EXERCISE DETAILS: Exactly the lines from the one containing "kingdom: Animalia" through the final line of the data below, with pictures omitted, make up the answer.

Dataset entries

● ● ● ● ● ● ●

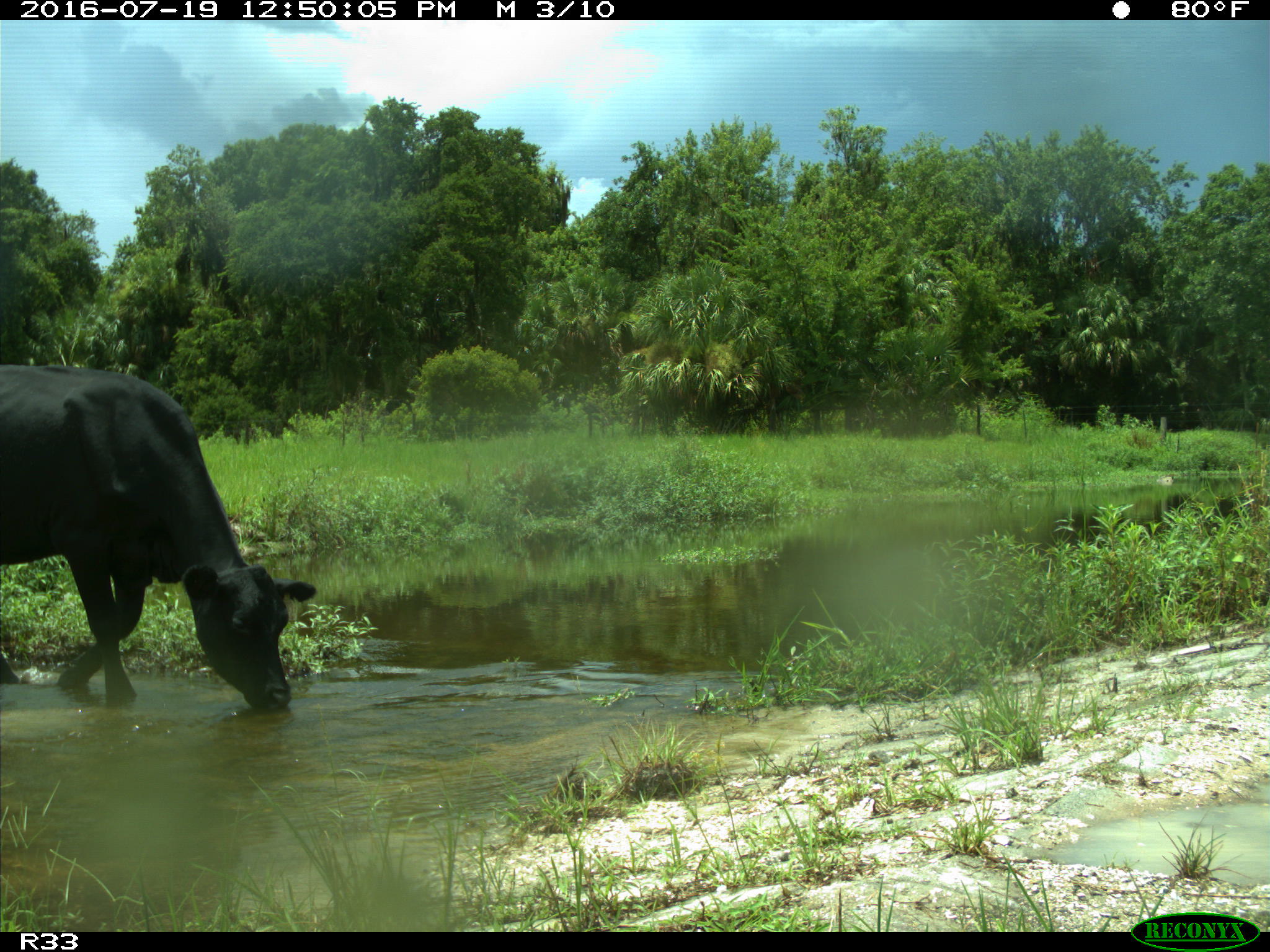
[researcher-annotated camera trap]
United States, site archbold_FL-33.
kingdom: Animalia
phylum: Chordata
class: Mammalia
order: Artiodactyla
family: Bovidae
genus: Bos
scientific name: Bos taurus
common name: domestic cow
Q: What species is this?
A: Bos taurus (domestic cow).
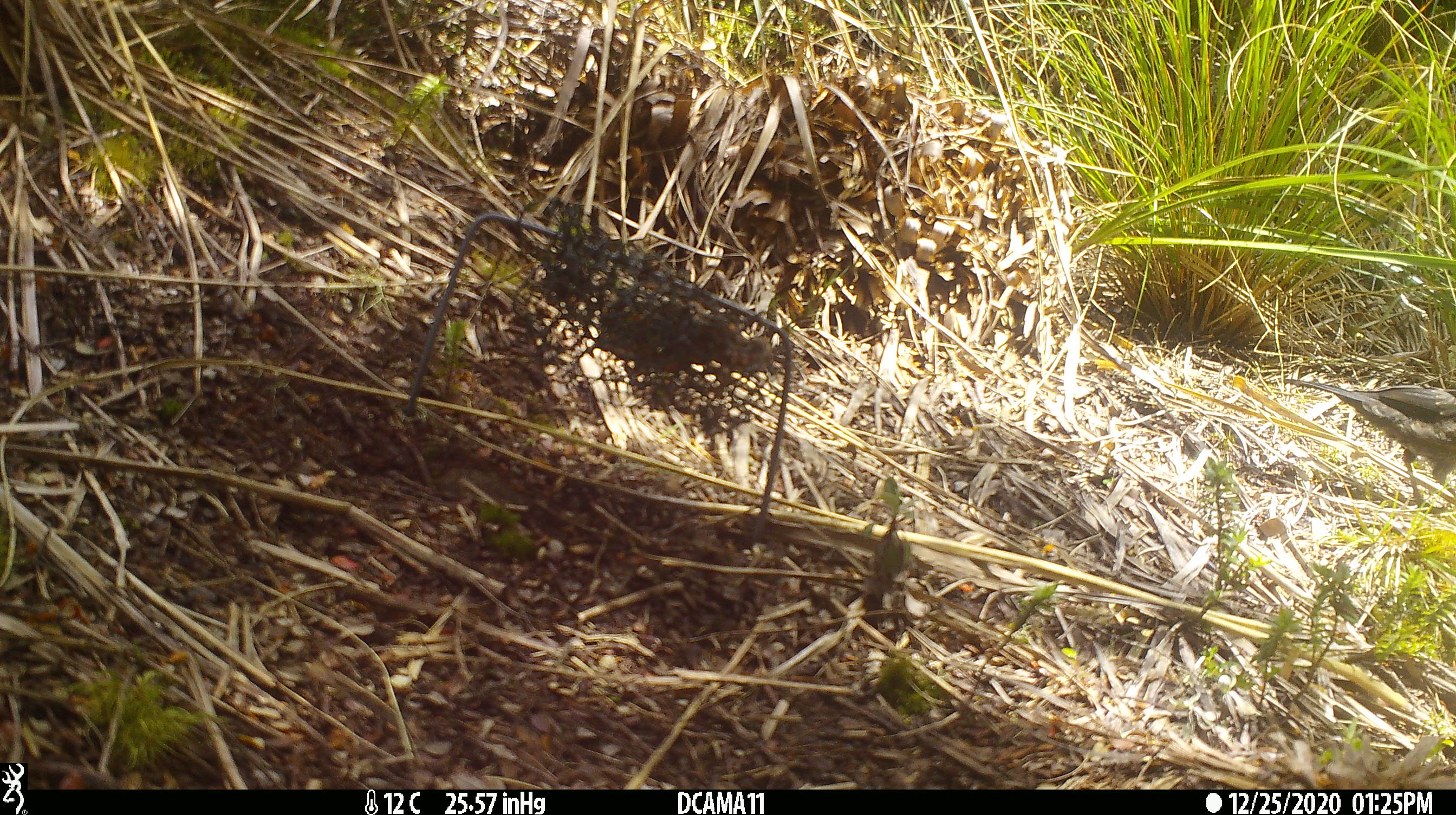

● ● ● ● ● ● ●

RESPONSE BOX:
kingdom: Animalia
phylum: Chordata
class: Mammalia
order: Artiodactyla
family: Bovidae
genus: Bos
scientific name: Bos taurus
common name: domestic cow
Q: What species is this?
A: Bos taurus (domestic cow).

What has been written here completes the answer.